Start of Block

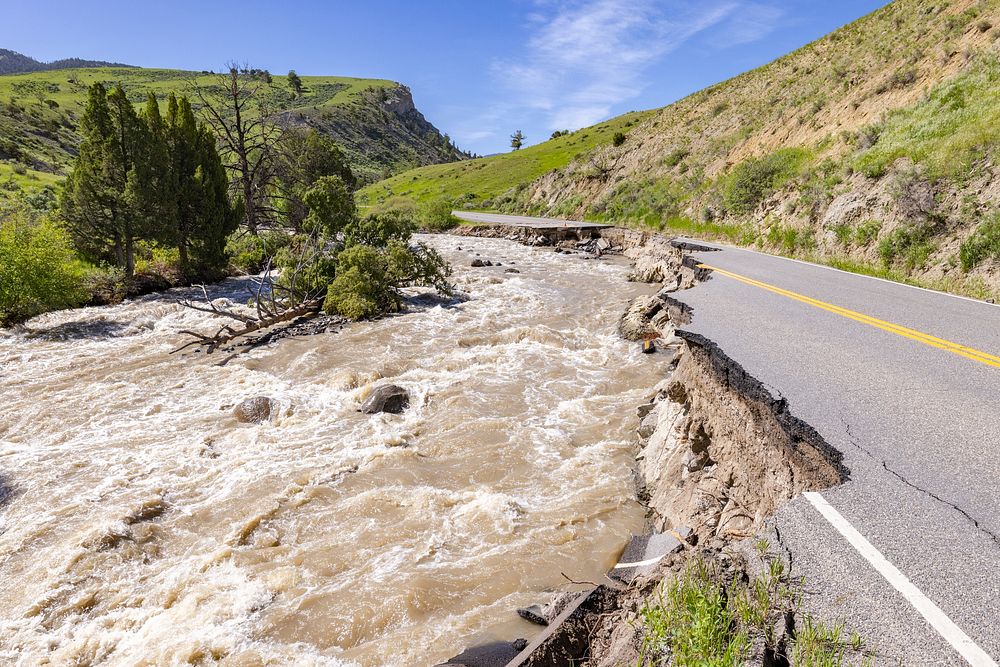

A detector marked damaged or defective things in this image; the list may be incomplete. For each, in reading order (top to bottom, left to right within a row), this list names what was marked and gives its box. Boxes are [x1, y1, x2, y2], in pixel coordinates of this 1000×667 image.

cracked pavement [672, 243, 1000, 664]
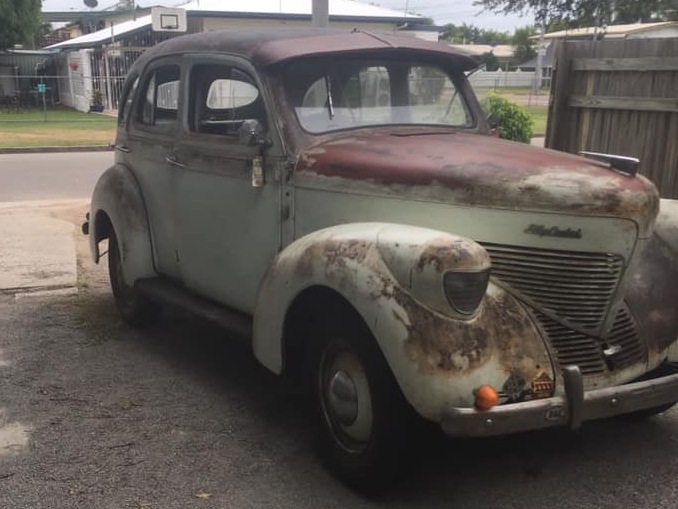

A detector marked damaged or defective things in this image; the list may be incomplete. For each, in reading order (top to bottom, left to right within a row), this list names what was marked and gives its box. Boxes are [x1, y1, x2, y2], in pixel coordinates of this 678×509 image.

rusty vintage car [83, 29, 678, 490]
corroded hood [298, 130, 664, 235]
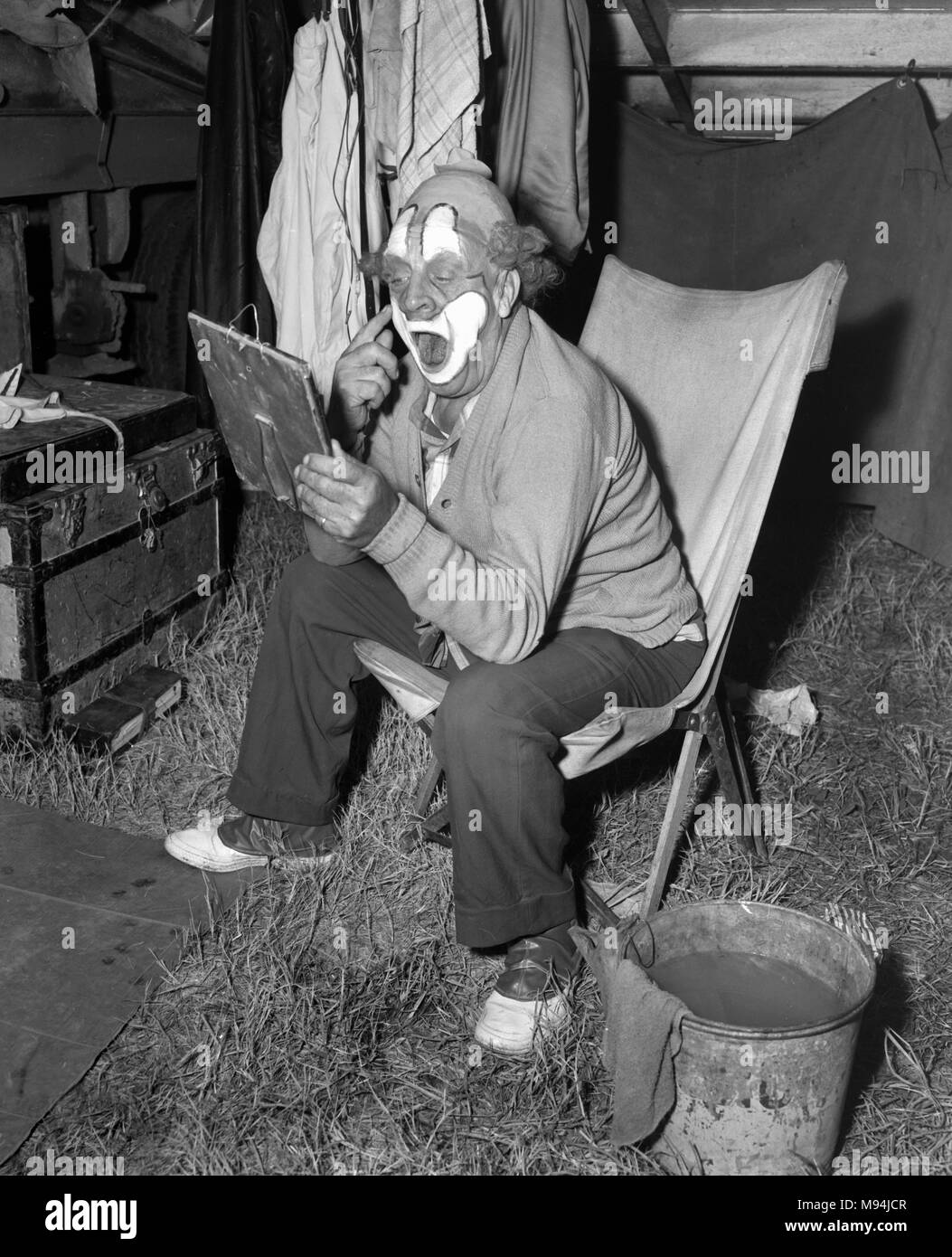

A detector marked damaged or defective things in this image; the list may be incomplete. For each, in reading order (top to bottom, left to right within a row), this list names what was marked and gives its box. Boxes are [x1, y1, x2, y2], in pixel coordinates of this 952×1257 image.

rusty pail [633, 901, 879, 1172]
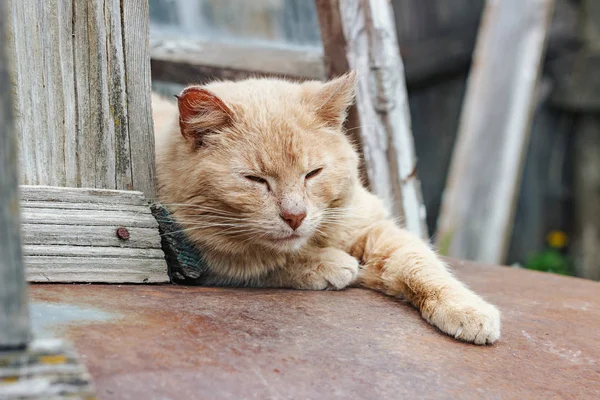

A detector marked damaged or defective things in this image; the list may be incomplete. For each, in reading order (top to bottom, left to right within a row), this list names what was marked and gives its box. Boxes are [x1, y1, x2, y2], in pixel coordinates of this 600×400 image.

rust stain [28, 258, 600, 398]
rusty metal surface [28, 260, 600, 398]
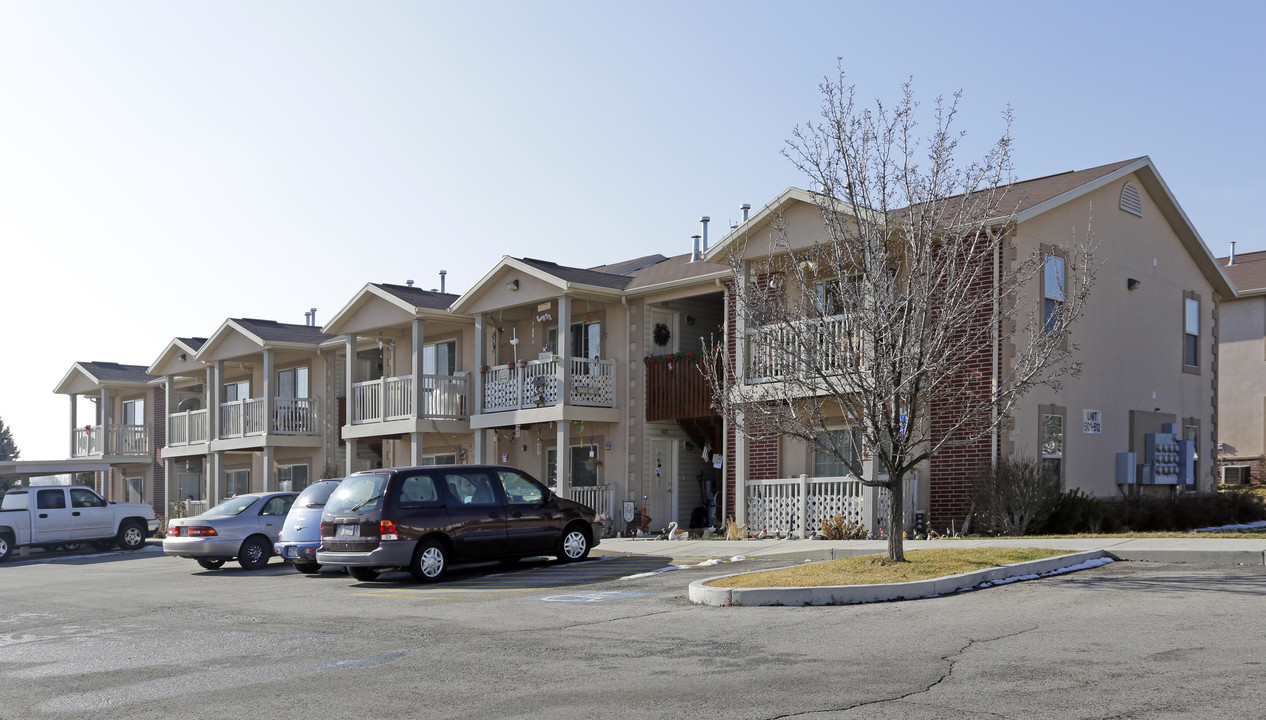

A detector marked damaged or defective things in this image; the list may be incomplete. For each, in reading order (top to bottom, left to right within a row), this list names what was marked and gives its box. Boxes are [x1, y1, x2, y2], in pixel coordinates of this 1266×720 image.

crack in asphalt [759, 622, 1038, 718]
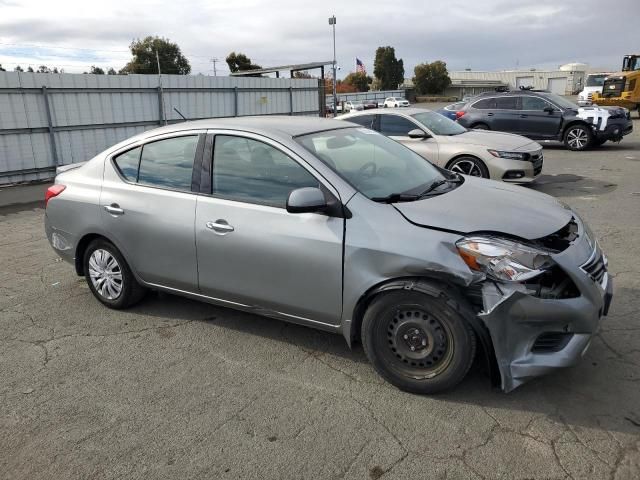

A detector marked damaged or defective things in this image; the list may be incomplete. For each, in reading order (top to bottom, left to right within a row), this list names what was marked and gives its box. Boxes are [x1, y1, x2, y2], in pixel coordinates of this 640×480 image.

crumpled hood [392, 176, 572, 240]
crumpled hood [442, 129, 544, 150]
cracked asphalt [3, 113, 640, 480]
damaged front bumper [478, 223, 612, 392]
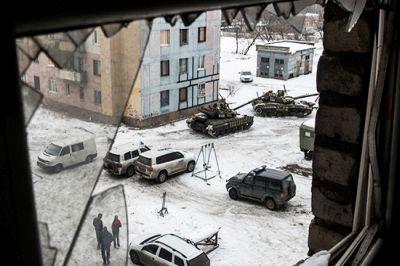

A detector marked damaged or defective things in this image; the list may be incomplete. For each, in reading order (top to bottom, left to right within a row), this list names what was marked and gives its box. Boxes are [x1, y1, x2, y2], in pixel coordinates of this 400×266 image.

war-damaged building [256, 41, 316, 80]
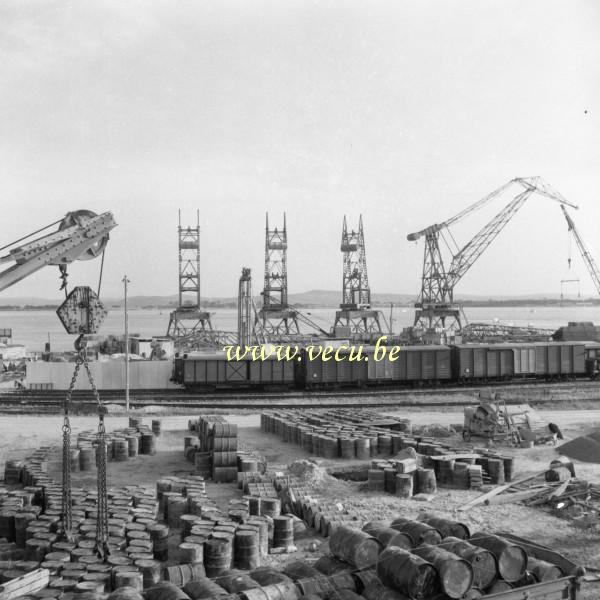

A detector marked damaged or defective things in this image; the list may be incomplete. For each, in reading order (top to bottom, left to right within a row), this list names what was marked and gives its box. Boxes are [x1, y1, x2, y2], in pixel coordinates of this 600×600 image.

rusty barrel [330, 524, 382, 568]
rusty barrel [378, 548, 438, 596]
rusty barrel [418, 516, 468, 540]
rusty barrel [412, 544, 474, 600]
rusty barrel [436, 536, 496, 588]
rusty barrel [468, 532, 524, 584]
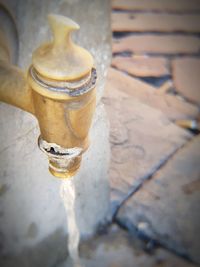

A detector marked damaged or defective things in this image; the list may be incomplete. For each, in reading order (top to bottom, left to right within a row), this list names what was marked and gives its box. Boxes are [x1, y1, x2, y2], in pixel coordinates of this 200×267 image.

corroded metal [0, 13, 97, 179]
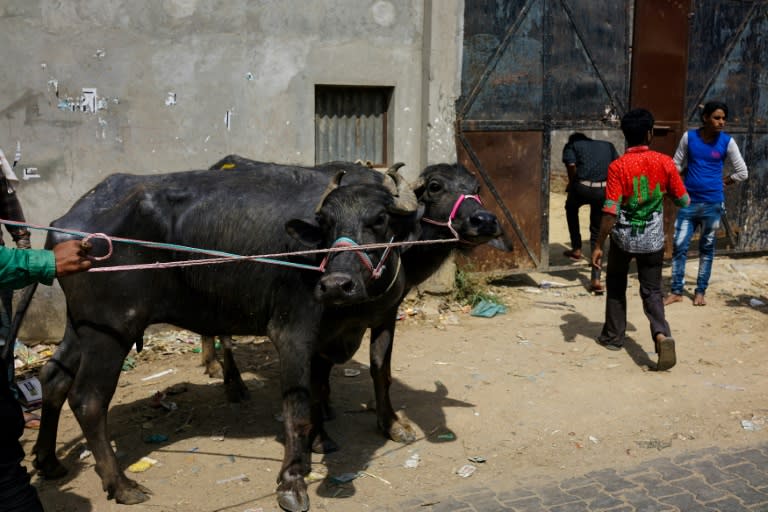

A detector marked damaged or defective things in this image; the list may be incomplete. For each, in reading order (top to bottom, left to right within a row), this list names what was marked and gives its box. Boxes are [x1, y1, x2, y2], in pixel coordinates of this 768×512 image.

rusty metal door [456, 1, 632, 272]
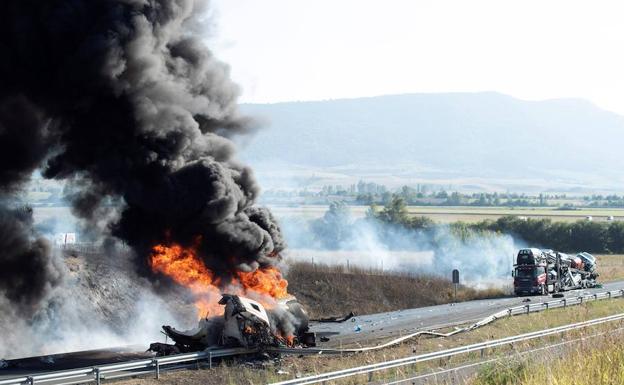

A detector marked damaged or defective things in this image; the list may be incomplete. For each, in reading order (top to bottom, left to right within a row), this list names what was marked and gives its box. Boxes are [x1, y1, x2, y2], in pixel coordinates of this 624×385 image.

crashed vehicle [151, 294, 314, 354]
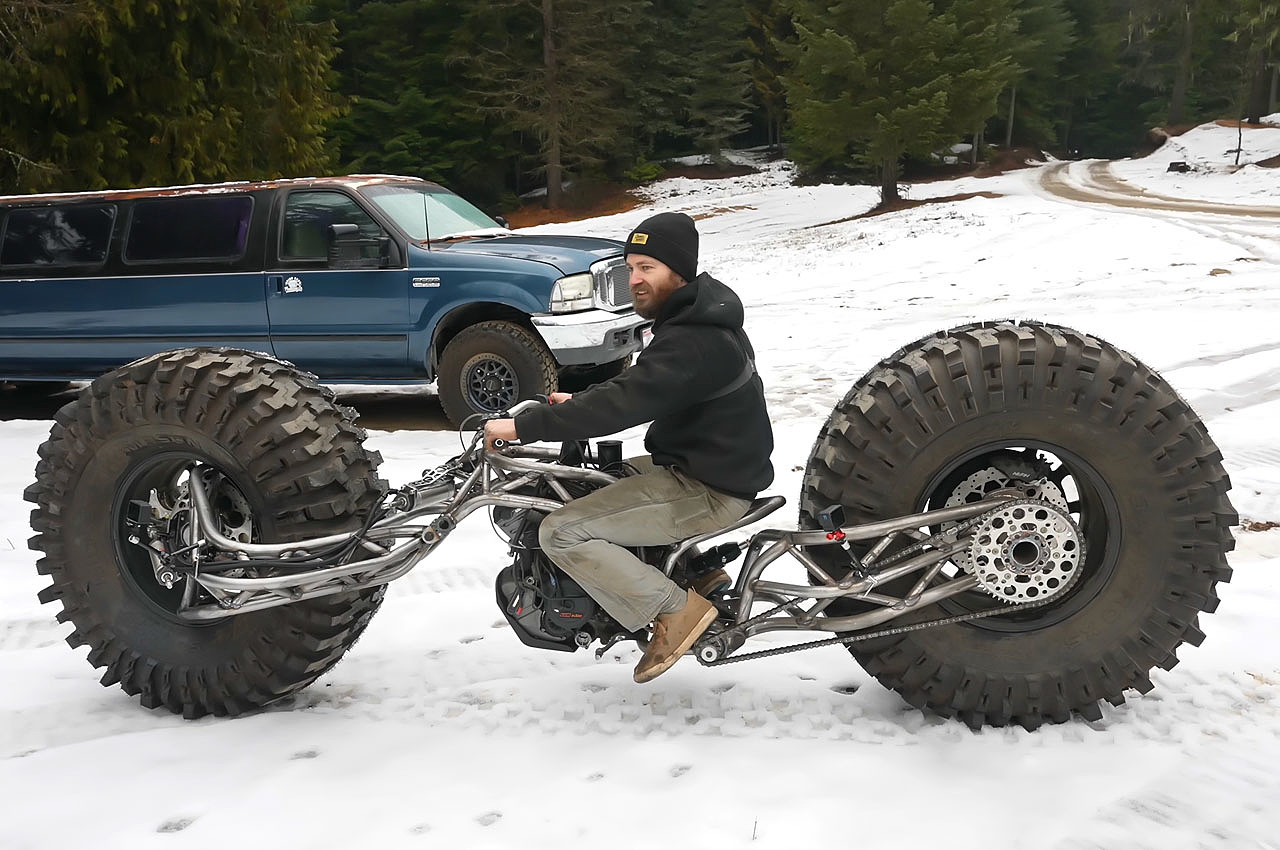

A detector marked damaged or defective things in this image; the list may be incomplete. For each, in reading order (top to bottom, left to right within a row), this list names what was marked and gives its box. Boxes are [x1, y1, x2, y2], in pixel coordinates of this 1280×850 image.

rust on truck roof [0, 174, 440, 204]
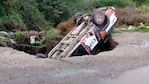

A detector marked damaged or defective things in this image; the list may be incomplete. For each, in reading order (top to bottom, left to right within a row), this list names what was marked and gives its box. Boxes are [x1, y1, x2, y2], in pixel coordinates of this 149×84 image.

overturned pickup truck [48, 6, 117, 59]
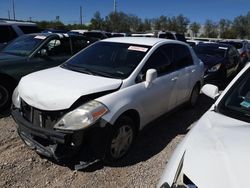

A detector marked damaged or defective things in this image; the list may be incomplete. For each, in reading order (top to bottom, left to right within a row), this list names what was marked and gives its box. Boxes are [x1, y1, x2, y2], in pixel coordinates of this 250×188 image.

detached front bumper [12, 108, 112, 161]
crumpled hood [17, 66, 122, 110]
damaged headlight [53, 100, 108, 131]
damaged white car [11, 36, 203, 166]
damaged white car [158, 62, 250, 187]
crumpled hood [182, 111, 250, 188]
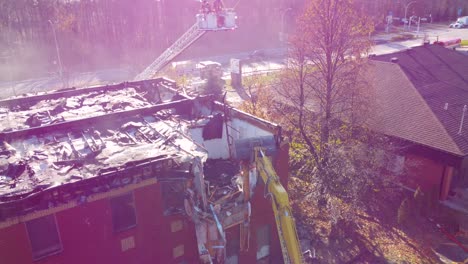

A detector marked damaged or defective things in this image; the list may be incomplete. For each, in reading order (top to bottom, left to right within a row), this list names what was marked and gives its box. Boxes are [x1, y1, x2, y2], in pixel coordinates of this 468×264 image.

burned building [0, 79, 288, 264]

End of Block

Set down, word for word, the full listing above, and carry over no pictures.

Result of this exercise:
A detector marked damaged or defective things in this image; the list may be incomplete. For each, in reading order (top to bottom, left to right within a row), this list names what was marked and gives its box. Boxes are [x1, y1, x2, y2], in pixel coordinates of this 1000×667 image.

cracked pavement [672, 243, 1000, 664]

A detector marked damaged or defective things in this image; the list may be incomplete. For each, in reading order (top to bottom, left to right within a row), this list names what was marked and gives its box. Boxes are [x1, y1, x2, y2], in pixel coordinates of this 678×509 image.

rusty vintage car [83, 29, 678, 490]
corroded hood [298, 130, 664, 235]

A detector marked damaged or defective things in this image; the list may be incomplete. For each, in reading order (top to bottom, left to right within a row), this list names what was marked and gives its box. Boxes are [x1, y1, x2, y2], in pixel coordinates of this 952×1257 image.

rusty pail [633, 901, 879, 1172]

A detector marked damaged or defective things in this image; the list may be incomplete. For each, in reading order (top to bottom, left to right within a row), this list names what was marked and gives its box. Boxes are [x1, y1, x2, y2], in pixel coordinates of this 600×400 image.

rust stain [28, 258, 600, 398]
rusty metal surface [28, 260, 600, 398]

A detector marked damaged or defective things in this image; the list may be incomplete. For each, in reading order (top to bottom, left to right within a row), this list names what was marked and gives its box. Boxes are [x1, y1, x2, y2], in pixel coordinates of this 1266×720 image.

crack in asphalt [759, 622, 1038, 718]

A detector marked damaged or defective things in this image; the list may be incomplete. For each, in reading order (top to bottom, left to right within a row), this list names what was marked and gives its box. Boxes are [x1, y1, x2, y2], in pixel coordinates of this 640×480 image.

crumpled hood [392, 176, 572, 240]
crumpled hood [442, 129, 544, 150]
cracked asphalt [3, 113, 640, 480]
damaged front bumper [478, 223, 612, 392]

A detector marked damaged or defective things in this image; the list may be incomplete. For each, in reading order (top to bottom, left to right within a row), this list names what was marked and gives its box. Boxes are [x1, y1, x2, y2], in pixel coordinates of this 400×266 image.

war-damaged building [256, 41, 316, 80]

A detector marked damaged or defective things in this image; the list may be incomplete. For each, in reading order (top to bottom, left to right within a row), this list names what was marked and gives its box. Boxes are [x1, y1, x2, y2], in pixel coordinates of this 600×600 image.

rusty barrel [330, 524, 382, 568]
rusty barrel [378, 548, 438, 596]
rusty barrel [418, 516, 468, 540]
rusty barrel [412, 544, 474, 600]
rusty barrel [436, 536, 496, 588]
rusty barrel [468, 532, 524, 584]

A detector marked damaged or defective things in this image; the list may be incomplete. For each, in reading order (top to bottom, left to right within a row), this list names what was marked and gives its box. Boxes are [x1, y1, x2, y2], in pixel coordinates of this 200×267 image.

corroded metal [0, 13, 97, 179]

A detector marked damaged or defective things in this image; the list may be incomplete. For each, in reading order (top to bottom, left to right within a row), this list names what was marked and gives its box. Boxes are [x1, y1, x2, y2], in pixel coordinates of this 768×512 image.

rusty metal door [456, 1, 632, 272]

A detector marked damaged or defective things in this image; the list may be incomplete. For each, in reading order (top to bottom, left to right within a row), this list names what was marked and gives its box. Boxes are [x1, y1, x2, y2], in pixel coordinates of this 624×385 image.

crashed vehicle [151, 294, 314, 354]

A detector marked damaged or defective things in this image; the list may be incomplete. For each, in reading order (top to bottom, left to right within a row), this list names what was marked and gives its box. Boxes are [x1, y1, x2, y2], in pixel coordinates of this 1280×850 image.

rust on truck roof [0, 174, 440, 204]

A detector marked damaged or defective things in this image; the list may be incomplete. For each, in reading order (top to bottom, left to right within a row), this list names what was marked and gives its box. Boxes are [x1, y1, x2, y2], in pixel coordinates of this 149×84 image.

overturned pickup truck [48, 6, 117, 59]

A detector marked damaged or defective things in this image; the list may be incomplete. For each, in reading order (top to bottom, left to right within a row), this list names what was marked and gives its box. Boxes are [x1, y1, x2, y2], in pixel coordinates of this 250×188 image.

detached front bumper [12, 108, 112, 161]
crumpled hood [17, 66, 122, 110]
damaged headlight [53, 100, 108, 131]
damaged white car [11, 36, 203, 166]
damaged white car [158, 62, 250, 187]
crumpled hood [182, 111, 250, 188]

A detector marked damaged or defective things in this image; the list may be incomplete. For each, in reading order (top to bottom, left to right within a row), this list names what was marked and gives its box. Boxes are [x1, y1, x2, y2], in pixel coordinates of this 468×264 image.

burned building [0, 79, 288, 264]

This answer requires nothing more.